Data excerpt:

+ + + + + + +

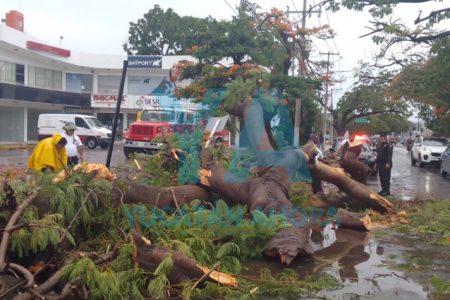 Por fuertes vientos, cae enorme Flamboyán en la calle 60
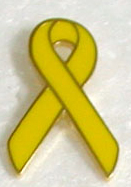 yellow awareness lapel pins Support our troops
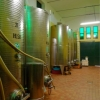 Vini Zorzon - Weinkeller 1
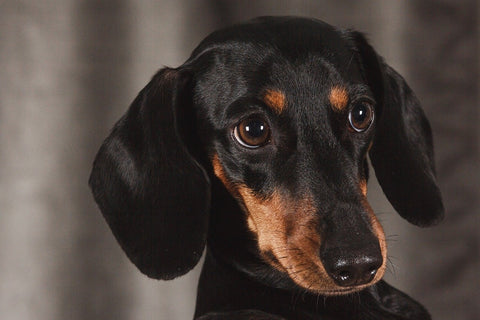 Dachshund - Picture from Pixabay.com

+ + + + + + +

Your instructions: Your reply should consist solely of the lines from the one containing "Vini Zorzon - Weinkeller 1" through the last line of the material, reproduced exactly and without pictures.

Answer box:
 Vini Zorzon - Weinkeller 1
 Dachshund - Picture from Pixabay.com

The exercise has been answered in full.